* _Exercise_
Rewrite the records below, putting "Family Room" in place of every "Living Room" and leaving everything else untouched.

* _Data drawn from a collection_
★ ★ ★
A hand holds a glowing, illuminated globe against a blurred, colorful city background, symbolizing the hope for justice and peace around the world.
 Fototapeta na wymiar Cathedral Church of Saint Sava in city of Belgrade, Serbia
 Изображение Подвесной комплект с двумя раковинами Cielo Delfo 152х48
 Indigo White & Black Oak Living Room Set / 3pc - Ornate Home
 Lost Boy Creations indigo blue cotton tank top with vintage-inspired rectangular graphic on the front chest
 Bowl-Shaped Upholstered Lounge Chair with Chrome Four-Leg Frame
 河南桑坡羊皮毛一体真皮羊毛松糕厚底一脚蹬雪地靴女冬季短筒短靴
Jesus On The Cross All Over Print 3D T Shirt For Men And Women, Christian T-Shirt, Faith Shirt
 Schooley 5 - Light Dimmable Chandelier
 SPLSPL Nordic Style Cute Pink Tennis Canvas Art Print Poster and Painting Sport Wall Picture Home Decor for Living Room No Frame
★ ★ ★
* _Reply to the task_
A hand holds a glowing, illuminated globe against a blurred, colorful city background, symbolizing the hope for justice and peace around the world.
 Fototapeta na wymiar Cathedral Church of Saint Sava in city of Belgrade, Serbia
 Изображение Подвесной комплект с двумя раковинами Cielo Delfo 152х48
 Indigo White & Black Oak Family Room Set / 3pc - Ornate Home
 Lost Boy Creations indigo blue cotton tank top with vintage-inspired rectangular graphic on the front chest
 Bowl-Shaped Upholstered Lounge Chair with Chrome Four-Leg Frame
 河南桑坡羊皮毛一体真皮羊毛松糕厚底一脚蹬雪地靴女冬季短筒短靴
Jesus On The Cross All Over Print 3D T Shirt For Men And Women, Christian T-Shirt, Faith Shirt
 Schooley 5 - Light Dimmable Chandelier
 SPLSPL Nordic Style Cute Pink Tennis Canvas Art Print Poster and Painting Sport Wall Picture Home Decor for Family Room No Frame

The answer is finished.